**Matériel fourni**.

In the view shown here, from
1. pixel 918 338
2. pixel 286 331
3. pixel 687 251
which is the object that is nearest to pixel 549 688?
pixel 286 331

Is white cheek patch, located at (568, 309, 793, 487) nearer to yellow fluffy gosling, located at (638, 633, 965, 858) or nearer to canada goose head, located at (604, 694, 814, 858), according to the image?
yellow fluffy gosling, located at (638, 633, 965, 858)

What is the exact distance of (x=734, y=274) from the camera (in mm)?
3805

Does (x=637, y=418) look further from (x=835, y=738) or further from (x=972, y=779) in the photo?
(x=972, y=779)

**Votre tâche**.
Reproduisez mot pour mot l'ensemble du matériel ci-dessus, du début à la fin.

**Résultat final**.
In the view shown here, from
1. pixel 918 338
2. pixel 286 331
3. pixel 687 251
which is the object that is nearest to pixel 549 688?
pixel 286 331

Is white cheek patch, located at (568, 309, 793, 487) nearer to yellow fluffy gosling, located at (638, 633, 965, 858) or nearer to canada goose head, located at (604, 694, 814, 858), according to the image?
yellow fluffy gosling, located at (638, 633, 965, 858)

What is the exact distance of (x=734, y=274) from the camera (in mm)?
3805

Does (x=637, y=418) look further from (x=835, y=738) or further from (x=972, y=779) in the photo?
(x=972, y=779)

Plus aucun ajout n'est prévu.